Expert-Aided Causal Discovery of Ancestral Graphs
arXiv:2309.12032v4 Announce Type: replace-cross
Abstract: Causal discovery (CD) is an important component of many scientific applications, yet most techniques produce unreliable point estimates that often contradict expert knowledge. To mitigate this, recent research has focused on ex-ante incorporation of background knowledge into the CD process, typically under an unrealistic causal sufficiency assumption. When probing experts is costly (e.g., hidden behind expensive LLM APIs), however, ex-post model refinement that maximizes query utility is preferable. Also, when independent experts provide conflicting but better-than-random feedback, a principled aggregation method is required. In this context, we introduce the first CD algorithm that enables (i) distributional inference over ancestral graphs (AGs), which represent causal systems under latent confounding, and (ii) integration of both ex-ante and uncertain ex-post expert knowledge.
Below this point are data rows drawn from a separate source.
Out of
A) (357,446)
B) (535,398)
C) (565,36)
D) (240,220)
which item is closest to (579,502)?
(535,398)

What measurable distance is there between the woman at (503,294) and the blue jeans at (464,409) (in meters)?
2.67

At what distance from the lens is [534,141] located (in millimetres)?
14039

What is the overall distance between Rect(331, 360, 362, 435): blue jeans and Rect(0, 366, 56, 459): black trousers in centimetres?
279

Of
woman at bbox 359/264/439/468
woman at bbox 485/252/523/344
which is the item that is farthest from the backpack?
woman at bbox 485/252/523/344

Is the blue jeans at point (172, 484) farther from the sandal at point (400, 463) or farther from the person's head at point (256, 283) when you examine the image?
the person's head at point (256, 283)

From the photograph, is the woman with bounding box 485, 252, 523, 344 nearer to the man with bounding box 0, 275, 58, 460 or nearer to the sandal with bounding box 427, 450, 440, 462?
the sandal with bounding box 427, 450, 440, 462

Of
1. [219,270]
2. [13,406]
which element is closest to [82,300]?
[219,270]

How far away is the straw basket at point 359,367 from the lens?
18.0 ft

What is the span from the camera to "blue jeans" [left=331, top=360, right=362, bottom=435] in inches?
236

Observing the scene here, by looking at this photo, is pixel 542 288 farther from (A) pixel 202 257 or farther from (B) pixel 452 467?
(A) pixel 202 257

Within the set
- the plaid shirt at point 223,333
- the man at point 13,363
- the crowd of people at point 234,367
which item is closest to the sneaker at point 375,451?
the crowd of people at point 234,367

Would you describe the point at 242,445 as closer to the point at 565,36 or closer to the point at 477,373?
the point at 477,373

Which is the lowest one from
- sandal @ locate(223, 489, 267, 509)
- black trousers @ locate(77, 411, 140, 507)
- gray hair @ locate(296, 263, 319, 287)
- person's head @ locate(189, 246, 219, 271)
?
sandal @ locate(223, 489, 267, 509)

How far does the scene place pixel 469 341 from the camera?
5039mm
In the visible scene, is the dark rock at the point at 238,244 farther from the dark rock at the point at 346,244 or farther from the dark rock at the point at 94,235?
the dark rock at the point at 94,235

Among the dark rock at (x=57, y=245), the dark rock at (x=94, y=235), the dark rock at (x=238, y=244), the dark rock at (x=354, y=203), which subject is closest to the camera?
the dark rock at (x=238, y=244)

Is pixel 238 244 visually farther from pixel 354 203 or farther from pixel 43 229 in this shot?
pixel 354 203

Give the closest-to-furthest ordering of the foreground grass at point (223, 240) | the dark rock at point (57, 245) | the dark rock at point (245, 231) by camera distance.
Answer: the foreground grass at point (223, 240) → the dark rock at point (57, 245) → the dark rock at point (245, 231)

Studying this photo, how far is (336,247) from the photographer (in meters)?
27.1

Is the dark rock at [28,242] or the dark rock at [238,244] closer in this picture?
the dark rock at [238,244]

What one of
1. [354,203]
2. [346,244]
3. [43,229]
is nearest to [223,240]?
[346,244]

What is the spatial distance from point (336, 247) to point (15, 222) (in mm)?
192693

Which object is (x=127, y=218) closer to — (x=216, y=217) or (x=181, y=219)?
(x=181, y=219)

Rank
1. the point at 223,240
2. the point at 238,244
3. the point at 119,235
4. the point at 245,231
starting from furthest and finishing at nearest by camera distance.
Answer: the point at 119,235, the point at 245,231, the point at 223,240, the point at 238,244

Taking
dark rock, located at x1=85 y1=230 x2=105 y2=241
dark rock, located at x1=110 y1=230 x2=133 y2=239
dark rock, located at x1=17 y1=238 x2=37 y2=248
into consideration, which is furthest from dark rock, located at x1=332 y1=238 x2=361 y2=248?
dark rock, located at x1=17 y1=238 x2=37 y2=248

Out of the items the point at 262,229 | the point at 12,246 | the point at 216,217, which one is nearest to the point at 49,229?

Briefly, our method is a diversity-seeking reinforcement learning algorithm, termed Ancestral GFlowNet (AGFN), whose policy we iteratively refine based on a Bayesian model of the noisy expert feedback. Importantly, we prove convergence to the true AG given sufficiently accurate responses. Through validation on synthetic and realistic datasets using simulated humans and LLMs, we show AGFN is competitive with or superior to strong baselines in terms of structural Hamming distance and Bayesian Information Criterion.